- **DATA SHOWN**:
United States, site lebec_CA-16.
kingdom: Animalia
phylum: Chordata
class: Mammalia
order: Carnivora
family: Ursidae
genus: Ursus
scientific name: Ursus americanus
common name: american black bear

- **WORK INSTRUCTIONS**: Every line from the one containing "kingdom: Animalia" to the close of the records must be reproduced exactly. Include both ends and nothing more.

- **RESULT FOR THIS EXERCISE**:
kingdom: Animalia
phylum: Chordata
class: Mammalia
order: Carnivora
family: Ursidae
genus: Ursus
scientific name: Ursus americanus
common name: american black bear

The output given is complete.